Restate the entries below exactly, and keep all images out of the answer.

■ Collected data
■ ■ ■

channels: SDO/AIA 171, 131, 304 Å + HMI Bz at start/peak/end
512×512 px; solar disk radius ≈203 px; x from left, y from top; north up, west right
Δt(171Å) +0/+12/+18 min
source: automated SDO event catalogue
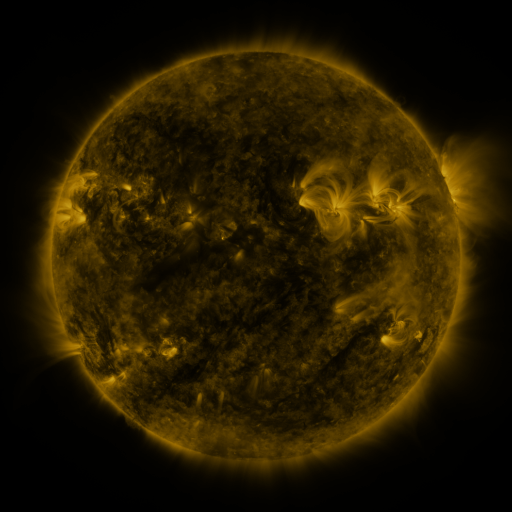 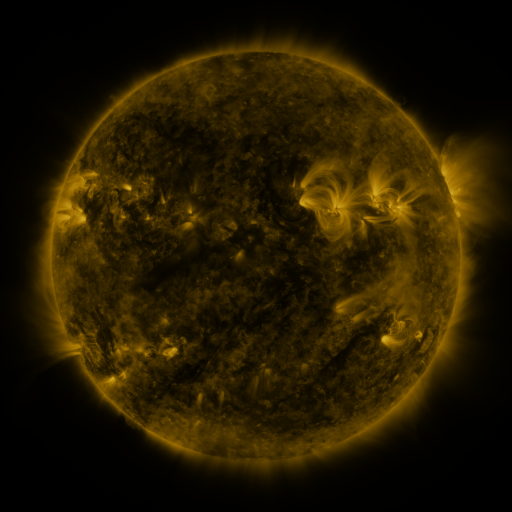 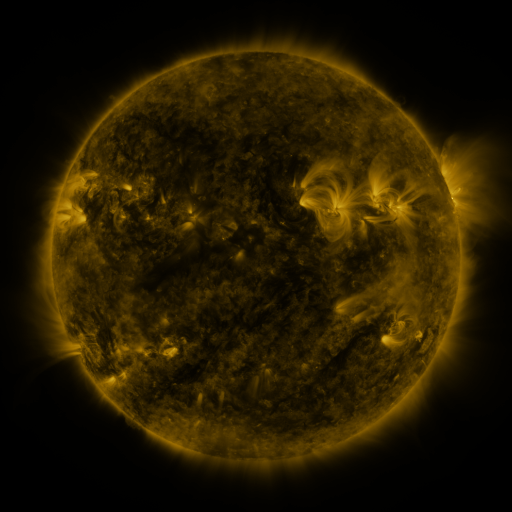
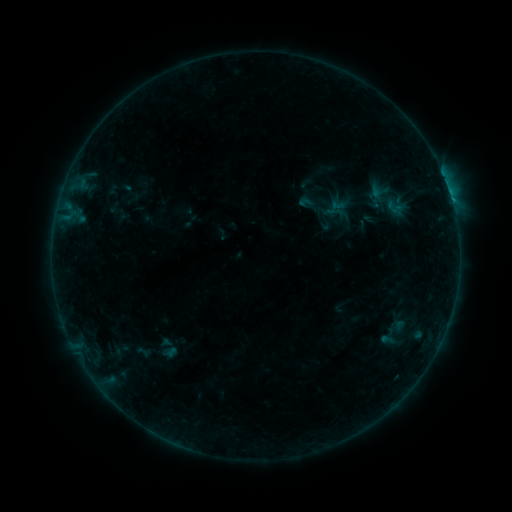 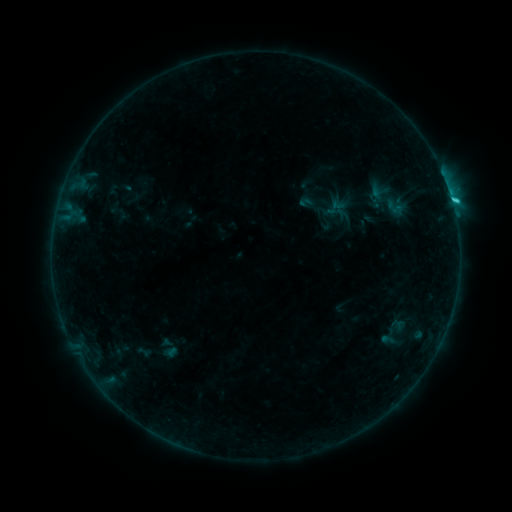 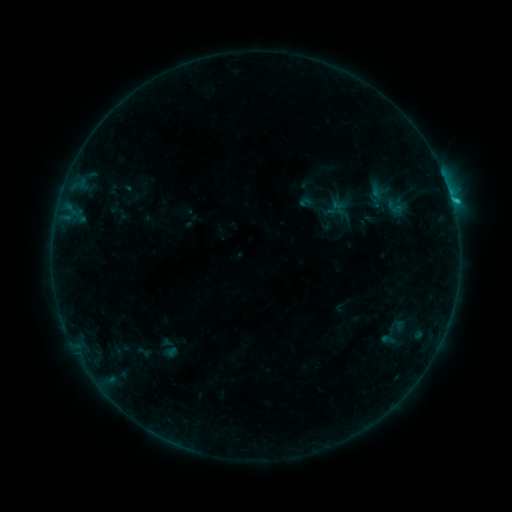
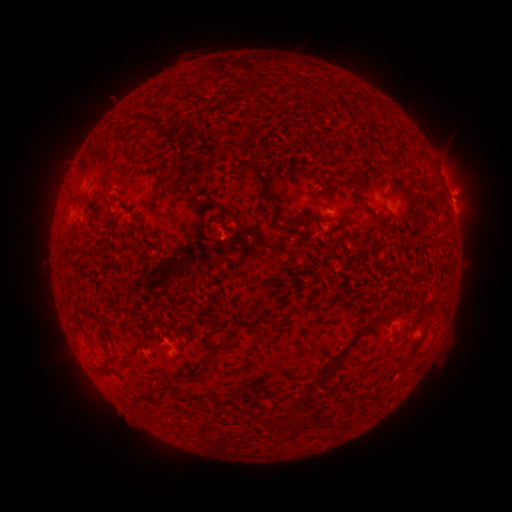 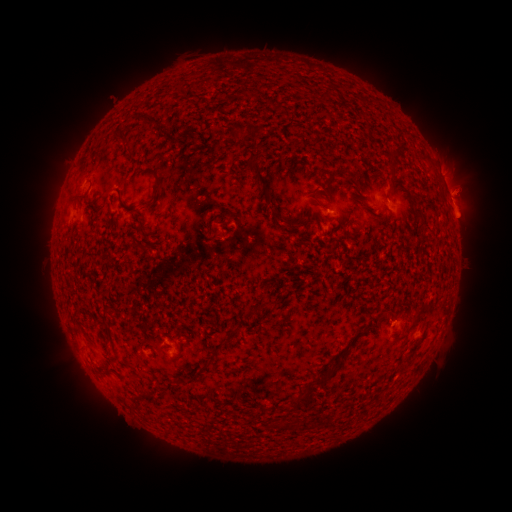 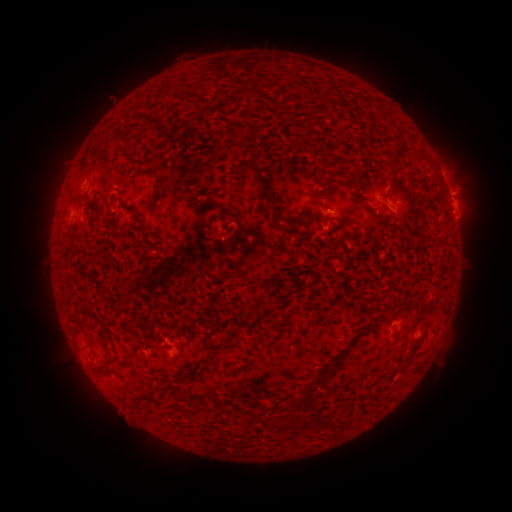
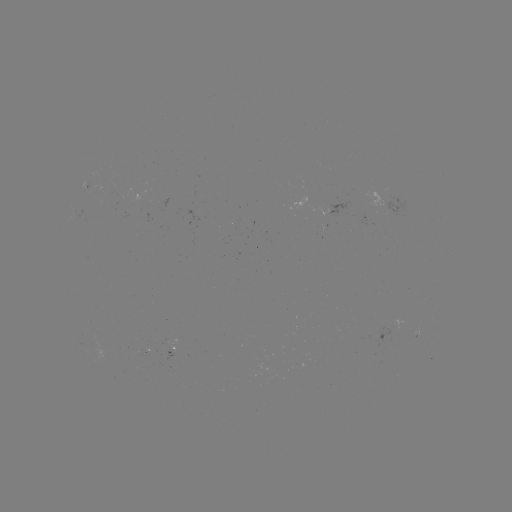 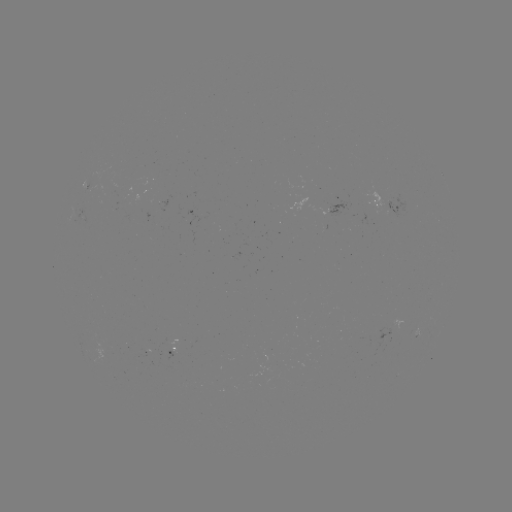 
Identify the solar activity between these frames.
C1.3 flare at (452, 204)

■ ■ ■

■ Exercise response
channels: SDO/AIA 171, 131, 304 Å + HMI Bz at start/peak/end
512×512 px; solar disk radius ≈203 px; x from left, y from top; north up, west right
Δt(171Å) +0/+12/+18 min
source: automated SDO event catalogue
Identify the solar activity between these frames.
C1.3 flare at (452, 204)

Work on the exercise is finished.